begin

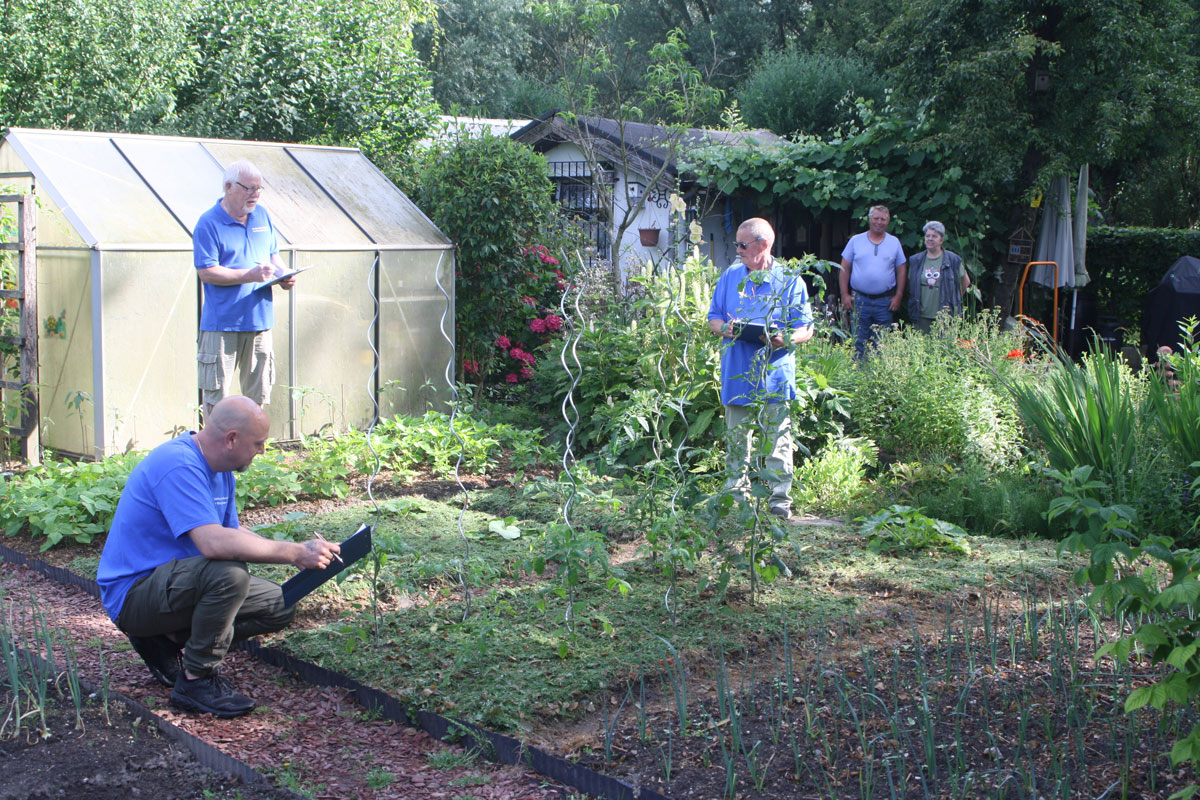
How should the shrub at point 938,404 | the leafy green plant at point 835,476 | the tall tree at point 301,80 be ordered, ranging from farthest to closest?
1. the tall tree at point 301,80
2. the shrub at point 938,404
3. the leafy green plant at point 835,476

end
begin

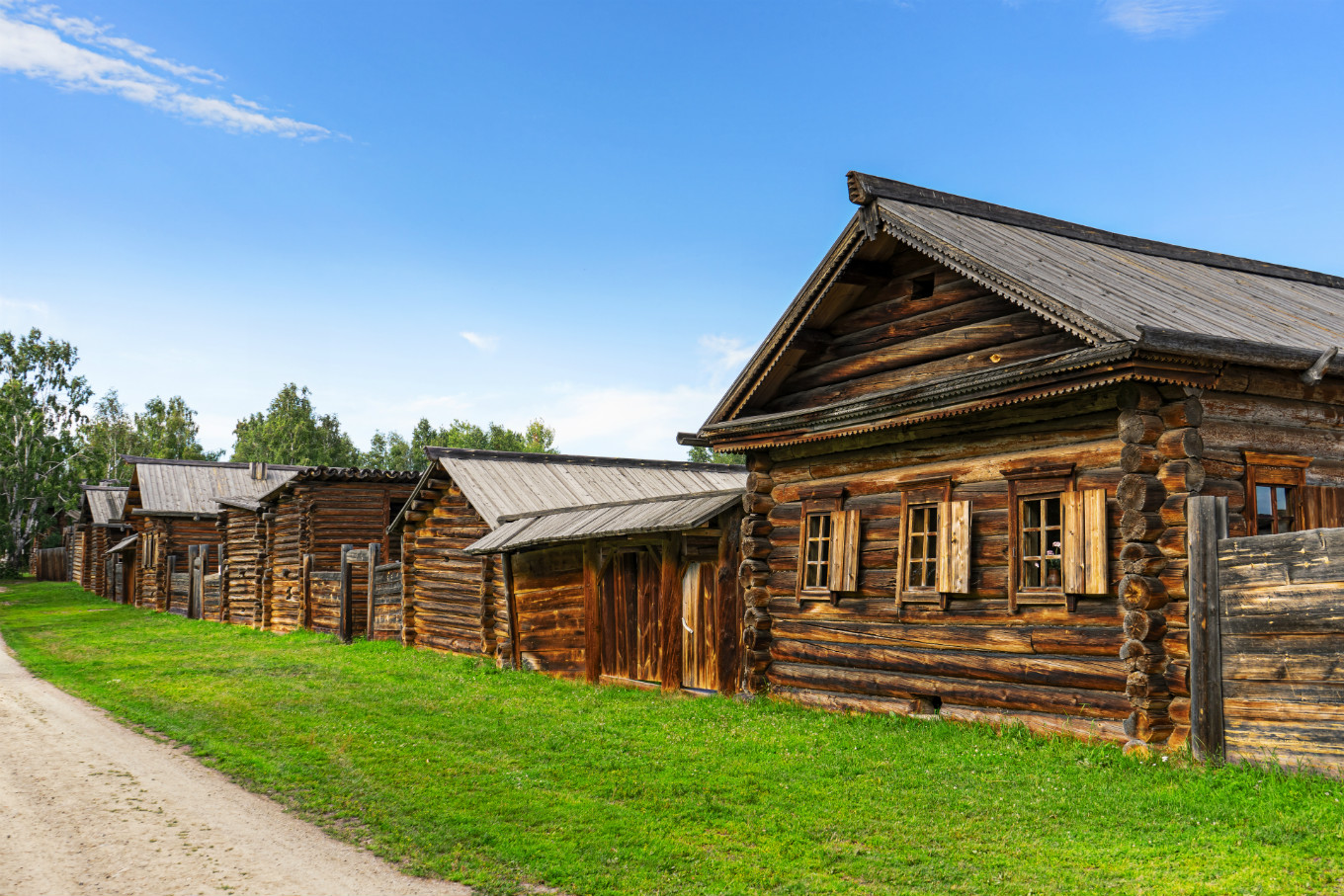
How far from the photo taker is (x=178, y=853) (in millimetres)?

end
begin

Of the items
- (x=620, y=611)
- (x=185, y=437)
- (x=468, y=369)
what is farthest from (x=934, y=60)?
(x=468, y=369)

end

> _WORK INSTRUCTIONS_:
Copy out again, word for word, the rows from the line containing "How should the" through the line containing "3. the leafy green plant at point 835,476", including both of those lines.

> _SOLUTION TO THIS TASK_:
How should the shrub at point 938,404 | the leafy green plant at point 835,476 | the tall tree at point 301,80 be ordered, ranging from farthest to closest?
1. the tall tree at point 301,80
2. the shrub at point 938,404
3. the leafy green plant at point 835,476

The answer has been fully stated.